Does this mean all patients with multiple blocked arteries should have bypass surgery? No, Hannan says.
"When we talk about two procedures like angioplasty and bypass surgery, there is a big difference," Hannan tells WebMD. "In bypass surgery your chest is sawed open. You spend time in the hospital, and you don't feel well for a long time. After angioplasty, you go back to work the next day and feel fine."
There are medical reasons, such as dementia, that rule out bypass surgery for some heart patients. And Hannan notes that while bypass surgery has better long-term results for many patients, the short-term results are worse than for angioplasty.
"One reason to choose angioplasty and stenting is if patients just prefer not to get very aggressive surgery that will discommode them for many months," he says. "And the short-term adverse-outcome rate for bypass -- including the in-hospital mortality rate -- that is higher than for angioplasty. So if you have a strong need to survive for a short period of time, like a big event you want to be around for, that contraindicates bypass surgery."
Hannan says the next step for researchers is to find out whether patients with particular conditions do better with bypass surgery or with angioplasty.
What Heart Patients Need to Know
Because researchers and doctors continue to improve both bypass surgery and angioplasty, Hannan says there will never be a one-size-fits-all answer to which technique is best. For this reason, he strongly suggests that patients discuss all of their options with both an interventional cardiologist and a surgeon.
Before either bypass surgery or angioplasty, cardiologists use a heart catheter to look at the conditions of a patient's arteries.
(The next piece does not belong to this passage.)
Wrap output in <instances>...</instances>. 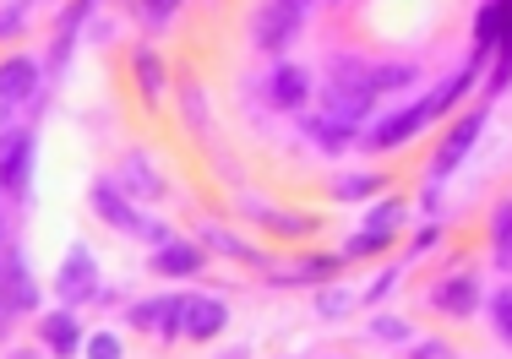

Since the catheter already is in place, some cardiologists may choose to perform an angioplasty at that time.
"I would say you need to consult with a multidisciplinary team, including a cardiologist and a surgeon, starting with the cardiologist," Hannan advises. "When you engage in dialogue with this doctor, be sure that person is aware of the most recent studies, and that these studies are part of the decision-making process. But you need to take into account what is the typical nature of the recovery period, what procedures will be done and when, and what are the contraindications of each procedure."
O'Neill says that if patients are offered the option of either bypass surgery or angioplasty, it means that they have an excellent chance of long-term survival with either procedure.
"Bypass provides more effective long-term relief in multivessel cases," O'Neill says. "In the Hannan study, 5% of patients who underwent bypass needed a [a second procedure] compared to 30% of the angioplasty patients. So if patients don't want to come back, they need a bypass. If inconvenience, invasive surgery, and length of recuperation come into play, then patients may prefer angioplasty."
SOURCES: Hannan, E.L. The New England Journal of Medicine, Jan 24, 2008; vol: 358 pp. 331-341. Carrozza, J.P. The New England Journal of Medicine, Jan 24, 2008; vol: 358 pp. 405-407. Edward L. Hannan PhD, professor and associate dean for research, University at Albany, State University of New York, Rensselaer, N.Y. William O'Neill, MD, executive dean for clinical affairs and professor of medicine and cardiology, University of Miami Miller School of Medicine.